Kegelisahan Bivitri dan Virdian itu juga dirasakan oleh Wakil Koordinator Strategi dan Mobilisasi Kontras Rivanlee Anandar dan pengacara publik dari LBH Jakarta Citra Referendum. Citra mengungkapkan, Mahkamah Konstitusi bukan lagi ”ruang tarung” yang bisa ditempuh untuk situasi saat ini. Sebab, MK dalam pandangannya pada akhirnya menjadi lembaga yang justru melegitimasi peraturan atau regulasi yang cacat prosedural dan secara substansial merugikan rakyat serta bertentangan dengan konstitusi.
”Yang bisa dilakukan sekarang adalah bersama-sama memperkuat dan mendidik masyarakat tentang bahayanya RKUHP ini. Kami optimistis, penolakan masyarakat yang sangat besar untuk mendelegitimasi pengesahan ini masih bisa dilakukan,” kata Citra.
Ia juga sangat heran bagaimana para pejabat yang ada sekarang ini masih berpikir optimis atas kinerja MK yang di dalam internalnya sendiri ada masalah etik dan substansial.
Juru bicara MK, Enny Nurbaningsih, saat dikonfirmasi mengenai sikap masyarakat sipil terhadap MK mengungkapkan, MK secara kelembagaan tetap solid menunaikan kewenangan yang telah diamanatkan oleh UUD 1945. Tidak ada keraguan sedikit pun dari setiap hakim dalam menentukan putusan sesuai dengan nuraninya. Apabila ada yang merasa pendapatnya tidak sependapat dengan pendapat hakim, mayoritas dipersilakan untuk dissenting atau concurring opinion.
”Hal ini sejalan dengan kodrat lembaga peradilan di mana pun bahwa yang berbicara adalah putusan pengadilan. Oleh karena itu, secara etik yang berlaku universal hakim tidak boleh mengomentari/beropini tentang kewenangan lembaga negara lainnya, termasuk apa yang saat ini sedang dilakukan oleh DPR,” ujar Enny.
Lantas jalan alternatif apa yang dapat dilakukan?

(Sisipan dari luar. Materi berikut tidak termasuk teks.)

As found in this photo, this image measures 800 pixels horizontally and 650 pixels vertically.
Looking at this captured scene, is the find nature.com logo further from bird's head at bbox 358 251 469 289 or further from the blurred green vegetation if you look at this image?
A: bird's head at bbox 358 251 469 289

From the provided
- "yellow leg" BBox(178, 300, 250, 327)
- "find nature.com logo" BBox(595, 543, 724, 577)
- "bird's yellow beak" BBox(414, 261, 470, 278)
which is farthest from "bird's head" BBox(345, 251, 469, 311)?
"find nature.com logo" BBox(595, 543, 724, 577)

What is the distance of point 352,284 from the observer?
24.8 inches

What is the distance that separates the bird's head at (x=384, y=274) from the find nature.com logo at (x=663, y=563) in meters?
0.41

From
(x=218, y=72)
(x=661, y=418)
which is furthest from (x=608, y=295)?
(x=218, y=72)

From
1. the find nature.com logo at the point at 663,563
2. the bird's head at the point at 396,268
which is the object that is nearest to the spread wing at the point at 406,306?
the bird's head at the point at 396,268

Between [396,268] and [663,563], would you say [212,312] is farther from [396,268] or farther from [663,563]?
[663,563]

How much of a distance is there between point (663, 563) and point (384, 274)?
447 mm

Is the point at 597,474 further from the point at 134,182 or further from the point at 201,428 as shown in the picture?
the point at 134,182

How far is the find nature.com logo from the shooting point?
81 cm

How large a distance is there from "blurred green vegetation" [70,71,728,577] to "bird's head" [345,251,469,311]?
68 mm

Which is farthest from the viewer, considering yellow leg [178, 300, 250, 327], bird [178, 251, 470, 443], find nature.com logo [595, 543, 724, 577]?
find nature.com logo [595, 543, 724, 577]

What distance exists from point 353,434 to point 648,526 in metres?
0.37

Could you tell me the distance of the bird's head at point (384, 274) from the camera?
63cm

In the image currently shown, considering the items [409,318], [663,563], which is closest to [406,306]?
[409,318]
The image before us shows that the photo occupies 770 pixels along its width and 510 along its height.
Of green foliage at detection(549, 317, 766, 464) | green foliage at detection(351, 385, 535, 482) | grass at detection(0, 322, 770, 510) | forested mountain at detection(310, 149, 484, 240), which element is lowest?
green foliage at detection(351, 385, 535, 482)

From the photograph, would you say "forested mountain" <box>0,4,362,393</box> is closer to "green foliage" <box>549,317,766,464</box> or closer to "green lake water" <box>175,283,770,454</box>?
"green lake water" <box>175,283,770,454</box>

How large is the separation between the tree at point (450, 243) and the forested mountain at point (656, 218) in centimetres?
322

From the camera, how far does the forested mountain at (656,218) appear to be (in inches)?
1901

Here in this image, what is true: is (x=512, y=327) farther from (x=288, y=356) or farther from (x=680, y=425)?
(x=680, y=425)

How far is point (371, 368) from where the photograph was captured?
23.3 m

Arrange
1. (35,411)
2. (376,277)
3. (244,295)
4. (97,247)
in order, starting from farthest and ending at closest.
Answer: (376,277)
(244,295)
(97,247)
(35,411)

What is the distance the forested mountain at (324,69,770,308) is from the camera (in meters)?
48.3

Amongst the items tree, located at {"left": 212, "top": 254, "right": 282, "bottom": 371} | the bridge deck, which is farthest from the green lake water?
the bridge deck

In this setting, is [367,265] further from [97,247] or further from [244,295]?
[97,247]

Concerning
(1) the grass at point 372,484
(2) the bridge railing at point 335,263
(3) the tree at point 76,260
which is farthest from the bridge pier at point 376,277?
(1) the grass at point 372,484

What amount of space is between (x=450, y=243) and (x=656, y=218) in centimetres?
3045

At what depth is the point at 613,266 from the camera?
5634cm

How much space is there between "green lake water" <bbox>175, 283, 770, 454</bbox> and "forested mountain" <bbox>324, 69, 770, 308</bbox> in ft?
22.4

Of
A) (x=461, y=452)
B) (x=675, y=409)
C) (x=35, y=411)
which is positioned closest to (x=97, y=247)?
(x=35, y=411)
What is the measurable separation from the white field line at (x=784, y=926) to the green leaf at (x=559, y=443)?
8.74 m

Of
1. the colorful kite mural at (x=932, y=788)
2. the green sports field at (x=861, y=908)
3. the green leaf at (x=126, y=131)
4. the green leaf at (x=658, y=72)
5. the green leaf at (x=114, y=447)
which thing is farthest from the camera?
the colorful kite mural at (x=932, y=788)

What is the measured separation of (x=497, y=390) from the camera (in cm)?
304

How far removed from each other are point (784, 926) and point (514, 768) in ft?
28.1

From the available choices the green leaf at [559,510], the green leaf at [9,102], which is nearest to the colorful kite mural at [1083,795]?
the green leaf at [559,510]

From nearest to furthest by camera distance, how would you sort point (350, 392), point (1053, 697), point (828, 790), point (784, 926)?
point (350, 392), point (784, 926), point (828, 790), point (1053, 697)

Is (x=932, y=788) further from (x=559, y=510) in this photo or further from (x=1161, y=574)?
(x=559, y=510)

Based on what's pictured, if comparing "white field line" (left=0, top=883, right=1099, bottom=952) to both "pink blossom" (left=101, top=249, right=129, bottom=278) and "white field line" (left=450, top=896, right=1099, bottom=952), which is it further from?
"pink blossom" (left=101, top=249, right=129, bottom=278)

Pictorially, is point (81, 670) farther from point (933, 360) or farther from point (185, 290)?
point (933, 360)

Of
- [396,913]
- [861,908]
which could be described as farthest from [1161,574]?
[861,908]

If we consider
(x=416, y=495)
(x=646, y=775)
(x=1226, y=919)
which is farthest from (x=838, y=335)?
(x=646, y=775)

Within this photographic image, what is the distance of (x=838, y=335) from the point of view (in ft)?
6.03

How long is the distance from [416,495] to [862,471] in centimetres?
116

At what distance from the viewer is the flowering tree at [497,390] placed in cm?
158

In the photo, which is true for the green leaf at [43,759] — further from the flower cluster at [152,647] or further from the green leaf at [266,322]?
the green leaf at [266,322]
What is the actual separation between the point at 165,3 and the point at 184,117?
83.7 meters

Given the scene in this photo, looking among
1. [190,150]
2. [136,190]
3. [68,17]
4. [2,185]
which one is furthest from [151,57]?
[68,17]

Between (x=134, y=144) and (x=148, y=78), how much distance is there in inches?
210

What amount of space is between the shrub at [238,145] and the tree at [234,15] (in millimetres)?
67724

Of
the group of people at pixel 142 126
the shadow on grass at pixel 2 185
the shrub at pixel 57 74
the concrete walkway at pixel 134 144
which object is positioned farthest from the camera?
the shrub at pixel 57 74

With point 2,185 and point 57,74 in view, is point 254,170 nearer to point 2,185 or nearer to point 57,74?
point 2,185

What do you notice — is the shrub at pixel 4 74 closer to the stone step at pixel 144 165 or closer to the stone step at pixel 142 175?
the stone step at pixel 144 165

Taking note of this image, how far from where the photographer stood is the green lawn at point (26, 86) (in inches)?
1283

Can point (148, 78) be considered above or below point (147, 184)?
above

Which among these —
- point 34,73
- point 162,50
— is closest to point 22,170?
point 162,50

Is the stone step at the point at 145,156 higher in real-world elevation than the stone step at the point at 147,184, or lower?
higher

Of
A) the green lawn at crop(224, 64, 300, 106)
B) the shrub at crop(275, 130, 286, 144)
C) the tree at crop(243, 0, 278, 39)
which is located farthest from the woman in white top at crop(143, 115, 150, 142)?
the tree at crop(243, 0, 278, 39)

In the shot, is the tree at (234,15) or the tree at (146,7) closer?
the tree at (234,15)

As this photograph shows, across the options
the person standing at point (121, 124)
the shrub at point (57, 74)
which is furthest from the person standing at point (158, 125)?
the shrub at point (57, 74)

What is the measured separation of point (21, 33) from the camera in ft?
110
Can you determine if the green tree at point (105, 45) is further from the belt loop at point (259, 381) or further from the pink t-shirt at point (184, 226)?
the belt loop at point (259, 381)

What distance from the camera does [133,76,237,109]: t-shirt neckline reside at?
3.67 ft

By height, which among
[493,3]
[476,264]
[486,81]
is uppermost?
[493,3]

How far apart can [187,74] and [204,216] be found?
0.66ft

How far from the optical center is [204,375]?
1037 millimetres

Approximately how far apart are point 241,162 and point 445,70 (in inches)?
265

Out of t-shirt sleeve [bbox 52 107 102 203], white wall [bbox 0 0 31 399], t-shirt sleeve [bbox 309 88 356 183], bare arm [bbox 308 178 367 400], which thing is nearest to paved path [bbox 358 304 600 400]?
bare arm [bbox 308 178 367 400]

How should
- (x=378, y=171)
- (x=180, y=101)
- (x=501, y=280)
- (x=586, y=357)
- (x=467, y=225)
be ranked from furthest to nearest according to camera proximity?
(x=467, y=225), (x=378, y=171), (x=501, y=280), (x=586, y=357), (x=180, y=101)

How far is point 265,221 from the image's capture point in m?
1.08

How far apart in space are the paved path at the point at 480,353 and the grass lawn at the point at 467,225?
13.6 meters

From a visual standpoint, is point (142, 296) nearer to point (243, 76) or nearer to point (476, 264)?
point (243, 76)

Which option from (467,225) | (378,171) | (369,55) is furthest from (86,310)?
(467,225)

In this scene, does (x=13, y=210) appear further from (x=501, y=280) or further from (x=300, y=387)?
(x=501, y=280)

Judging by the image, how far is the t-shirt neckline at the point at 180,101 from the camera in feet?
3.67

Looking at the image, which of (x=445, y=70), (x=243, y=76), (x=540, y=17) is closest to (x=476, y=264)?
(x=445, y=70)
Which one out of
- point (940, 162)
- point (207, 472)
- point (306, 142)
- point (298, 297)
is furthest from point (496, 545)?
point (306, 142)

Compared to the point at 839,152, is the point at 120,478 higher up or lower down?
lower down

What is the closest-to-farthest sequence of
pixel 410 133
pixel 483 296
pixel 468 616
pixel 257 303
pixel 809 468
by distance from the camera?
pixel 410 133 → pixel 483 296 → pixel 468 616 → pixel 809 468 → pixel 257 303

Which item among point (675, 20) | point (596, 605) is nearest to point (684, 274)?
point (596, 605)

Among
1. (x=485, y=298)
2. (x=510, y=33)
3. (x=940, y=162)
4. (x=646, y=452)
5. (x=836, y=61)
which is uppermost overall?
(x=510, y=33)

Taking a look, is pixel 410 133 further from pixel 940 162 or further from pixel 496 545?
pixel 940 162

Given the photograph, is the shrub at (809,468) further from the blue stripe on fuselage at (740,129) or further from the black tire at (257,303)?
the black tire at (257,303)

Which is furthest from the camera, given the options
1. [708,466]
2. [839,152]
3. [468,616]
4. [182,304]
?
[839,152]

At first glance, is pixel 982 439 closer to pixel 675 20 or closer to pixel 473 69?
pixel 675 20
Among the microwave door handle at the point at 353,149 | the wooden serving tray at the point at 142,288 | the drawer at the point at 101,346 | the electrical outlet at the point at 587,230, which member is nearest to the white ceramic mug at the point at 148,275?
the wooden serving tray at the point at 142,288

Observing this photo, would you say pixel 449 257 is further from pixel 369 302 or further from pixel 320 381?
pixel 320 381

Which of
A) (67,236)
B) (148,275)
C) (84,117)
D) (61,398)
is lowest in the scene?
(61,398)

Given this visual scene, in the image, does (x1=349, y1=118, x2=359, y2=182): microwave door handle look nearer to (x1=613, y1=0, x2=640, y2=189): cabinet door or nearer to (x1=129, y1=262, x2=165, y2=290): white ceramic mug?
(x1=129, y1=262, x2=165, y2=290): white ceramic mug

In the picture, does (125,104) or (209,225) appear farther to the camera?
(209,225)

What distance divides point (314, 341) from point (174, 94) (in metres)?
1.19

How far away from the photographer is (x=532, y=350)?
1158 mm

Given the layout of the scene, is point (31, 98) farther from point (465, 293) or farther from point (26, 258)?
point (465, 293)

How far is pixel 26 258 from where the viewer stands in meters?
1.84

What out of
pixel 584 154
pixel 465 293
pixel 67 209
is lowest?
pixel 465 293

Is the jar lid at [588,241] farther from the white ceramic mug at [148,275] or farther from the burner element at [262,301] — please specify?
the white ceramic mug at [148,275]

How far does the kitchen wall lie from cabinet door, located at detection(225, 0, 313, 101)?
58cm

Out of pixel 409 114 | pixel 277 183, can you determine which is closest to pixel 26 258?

Sebagai jalan satu-satunya mempersoalkan regulasi setingkat undang-undang, uji konstitusionalitas pasal-pasal yang dianggap mengancam kebebasan berekspresi dan overkriminalisasi perlu dilakukan ke MK. Dengan harapan, para hakim MK tetap menjaga amanahnya sebagai pelindung hak-hak konstitusional warga negara.